Objective - Print the items verbatim, starting at the line that contains "Given the options" and stopping after the final line of the items.

● ● ● ● ● ● ●

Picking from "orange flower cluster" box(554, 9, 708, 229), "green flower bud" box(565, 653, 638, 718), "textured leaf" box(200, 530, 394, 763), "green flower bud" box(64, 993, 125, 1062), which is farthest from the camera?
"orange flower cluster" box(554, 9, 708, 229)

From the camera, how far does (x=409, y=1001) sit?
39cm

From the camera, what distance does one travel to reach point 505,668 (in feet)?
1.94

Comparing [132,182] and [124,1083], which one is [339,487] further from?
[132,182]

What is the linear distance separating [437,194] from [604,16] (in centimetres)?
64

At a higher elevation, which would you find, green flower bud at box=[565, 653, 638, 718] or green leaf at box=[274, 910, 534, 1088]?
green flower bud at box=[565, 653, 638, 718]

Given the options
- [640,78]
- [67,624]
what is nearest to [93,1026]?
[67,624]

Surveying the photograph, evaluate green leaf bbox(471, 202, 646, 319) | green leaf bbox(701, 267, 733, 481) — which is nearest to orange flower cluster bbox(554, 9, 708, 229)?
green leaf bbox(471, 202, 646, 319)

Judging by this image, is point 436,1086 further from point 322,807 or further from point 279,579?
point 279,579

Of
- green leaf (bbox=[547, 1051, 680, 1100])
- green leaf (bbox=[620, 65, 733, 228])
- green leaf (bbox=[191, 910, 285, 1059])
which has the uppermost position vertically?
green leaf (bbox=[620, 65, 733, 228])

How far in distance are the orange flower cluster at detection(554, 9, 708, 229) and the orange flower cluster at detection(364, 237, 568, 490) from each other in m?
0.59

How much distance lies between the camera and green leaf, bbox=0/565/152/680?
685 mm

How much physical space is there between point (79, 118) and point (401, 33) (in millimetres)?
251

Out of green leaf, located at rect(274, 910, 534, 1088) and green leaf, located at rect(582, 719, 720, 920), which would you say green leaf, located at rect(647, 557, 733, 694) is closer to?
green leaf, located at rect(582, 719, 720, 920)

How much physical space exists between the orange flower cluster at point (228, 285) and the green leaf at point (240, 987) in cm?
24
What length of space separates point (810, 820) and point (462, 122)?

● ● ● ● ● ● ●

Exercise answer -
Given the options
- [640,78]
- [67,624]
what is nearest to [93,1026]?
[67,624]

Surveying the photograph, evaluate green leaf bbox(471, 202, 646, 319) | green leaf bbox(701, 267, 733, 481) — which is nearest to orange flower cluster bbox(554, 9, 708, 229)?
green leaf bbox(471, 202, 646, 319)

Judging by this image, is point 436,1086 further from point 322,807 or further from point 279,579?
point 279,579

Of
- green leaf (bbox=[547, 1051, 680, 1100])
- green leaf (bbox=[620, 65, 733, 228])
- green leaf (bbox=[191, 910, 285, 1059])
which has the uppermost position vertically?
green leaf (bbox=[620, 65, 733, 228])

How far in distance are the orange flower cluster at detection(554, 9, 708, 229) and the orange flower cluster at detection(364, 237, 568, 490) from each other in m?
0.59

How much distance lies between the camera and green leaf, bbox=0/565/152/680?
685 mm

How much physical space is there between point (79, 118) and point (401, 33) (in millimetres)?
251

Out of green leaf, located at rect(274, 910, 534, 1088) and green leaf, located at rect(582, 719, 720, 920), which would you say green leaf, located at rect(647, 557, 733, 694) is closer to?
green leaf, located at rect(582, 719, 720, 920)

How much physical space exists between the orange flower cluster at point (228, 285) and the green leaf at point (240, 987) in cm?
24
What length of space separates point (810, 820) and point (462, 122)?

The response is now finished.